Work to complete: Return only the line containing "Sitlaly Xitlally Xitlaly" and each line after it, exactly as written, through the end of the records.

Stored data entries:
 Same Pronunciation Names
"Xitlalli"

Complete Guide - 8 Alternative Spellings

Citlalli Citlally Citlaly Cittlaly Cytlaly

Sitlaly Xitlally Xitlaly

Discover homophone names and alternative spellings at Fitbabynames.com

Finished exercise:
Sitlaly Xitlally Xitlaly

Discover homophone names and alternative spellings at Fitbabynames.com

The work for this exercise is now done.